German anthropologists from Berlin and Freiburg had initiated the project and earlier this year they exhumed the graves of several of Schiller’s family members in southern Germany.

The puzzle over the skull began in 1826, 21 years after Schiller died when the mayor of Weimar had 23 skulls dug up from a mass grave in which the poet was buried.

The mayor identified the biggest skull and one which bore a resemblance to the dramatist’s death mask as Schiller’s and it was brought to the home of his contemporary Goethe before being buried in a crypt in the eastern city of Weimar.
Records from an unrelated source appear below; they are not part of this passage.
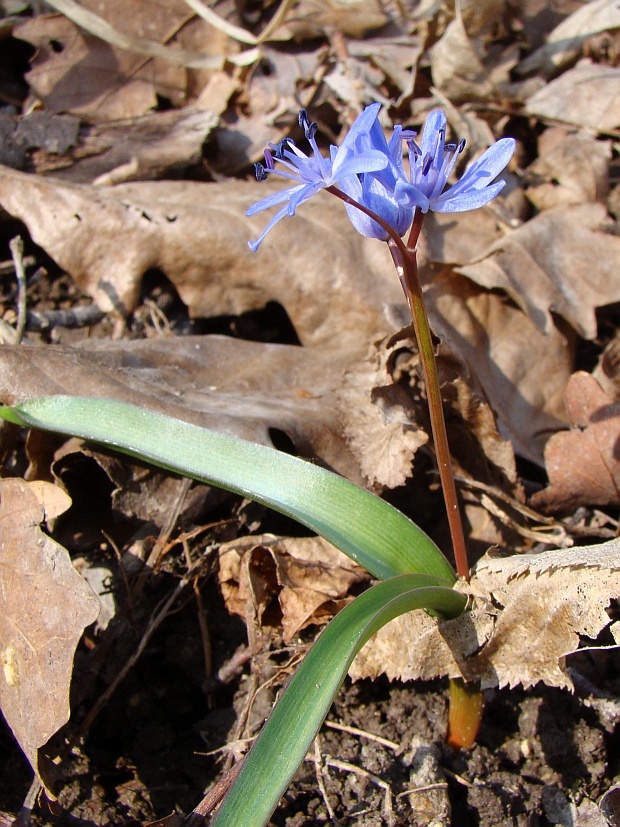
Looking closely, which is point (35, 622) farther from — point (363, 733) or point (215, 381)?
point (215, 381)

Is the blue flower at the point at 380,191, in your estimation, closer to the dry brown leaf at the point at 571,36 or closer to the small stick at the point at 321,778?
the small stick at the point at 321,778

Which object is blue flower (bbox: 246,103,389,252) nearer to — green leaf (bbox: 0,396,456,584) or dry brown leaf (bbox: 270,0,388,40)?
green leaf (bbox: 0,396,456,584)

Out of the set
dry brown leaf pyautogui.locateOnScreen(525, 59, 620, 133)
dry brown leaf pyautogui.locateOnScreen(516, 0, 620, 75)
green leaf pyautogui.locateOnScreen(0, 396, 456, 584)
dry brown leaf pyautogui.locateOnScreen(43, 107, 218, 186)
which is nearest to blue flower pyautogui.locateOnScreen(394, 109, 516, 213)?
green leaf pyautogui.locateOnScreen(0, 396, 456, 584)

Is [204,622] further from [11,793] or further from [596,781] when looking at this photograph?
[596,781]

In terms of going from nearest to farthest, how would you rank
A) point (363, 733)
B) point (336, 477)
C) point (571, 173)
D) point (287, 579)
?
point (336, 477)
point (363, 733)
point (287, 579)
point (571, 173)

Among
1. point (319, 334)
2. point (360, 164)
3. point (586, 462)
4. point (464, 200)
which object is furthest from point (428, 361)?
point (319, 334)

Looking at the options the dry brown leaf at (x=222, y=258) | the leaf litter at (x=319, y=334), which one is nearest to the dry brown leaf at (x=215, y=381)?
the leaf litter at (x=319, y=334)

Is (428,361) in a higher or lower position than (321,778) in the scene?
higher
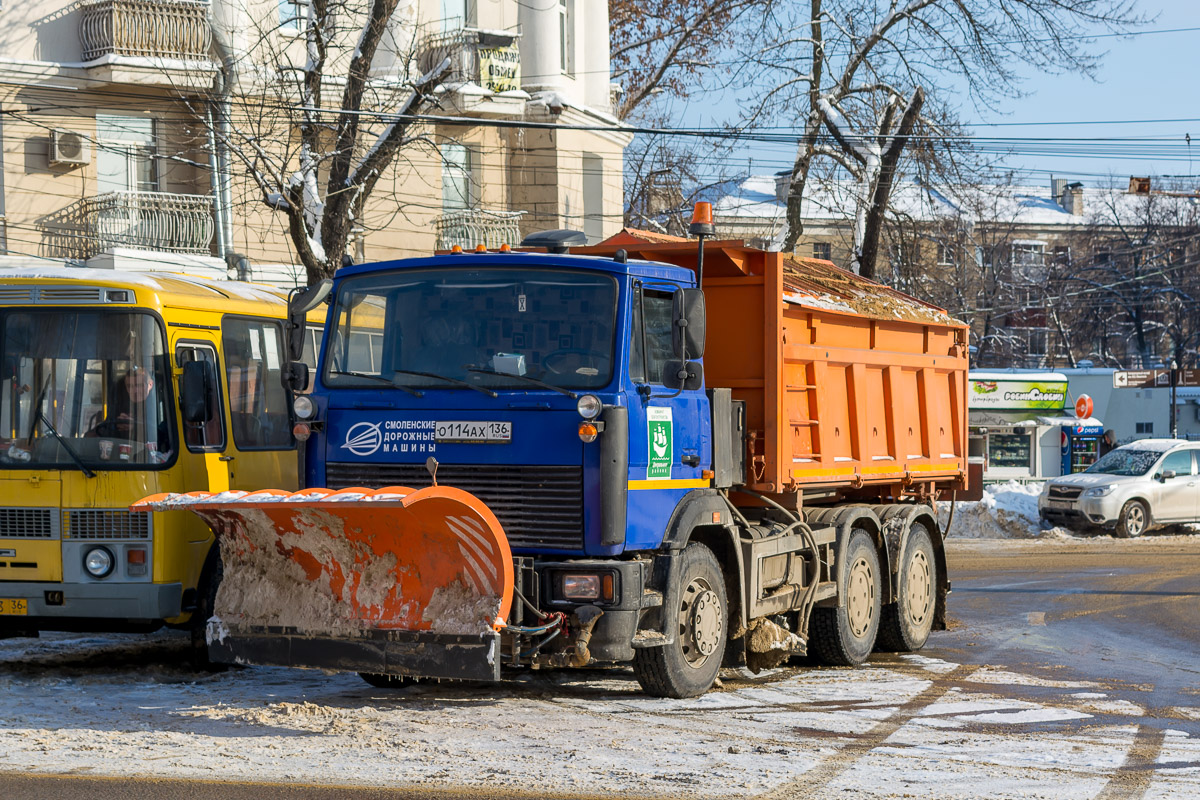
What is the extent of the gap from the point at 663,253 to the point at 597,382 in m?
2.10

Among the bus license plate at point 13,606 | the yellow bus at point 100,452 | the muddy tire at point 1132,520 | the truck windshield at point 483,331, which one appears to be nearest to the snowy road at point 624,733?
the bus license plate at point 13,606

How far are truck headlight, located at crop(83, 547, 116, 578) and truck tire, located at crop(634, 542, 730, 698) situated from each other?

Later, Goethe’s tomb was placed next to Schiller’s in the crypt which still attracts about 41,000 visitors a year. Schiller had spent the last years of his life in Weimar which is mostly famous for being Goethe’s home for almost 50 years.

However, in 1911, another skull was retrieved from the mass grave and researchers claimed that was the real one, sparking a lengthy dispute amongst academics, historians and anthropologists about the origin of the two skulls.

It is now a mystery where the dramatist’s skull is.

Schiller, who lived between 1759 and 1805, wrote plays which are still performed regularly both in Germany and abroad. His poems including the Ode to Joy which Beethoven set to music in his Ninth Symphony.

The team of experts came from institutions in Germany, Austria and the United States.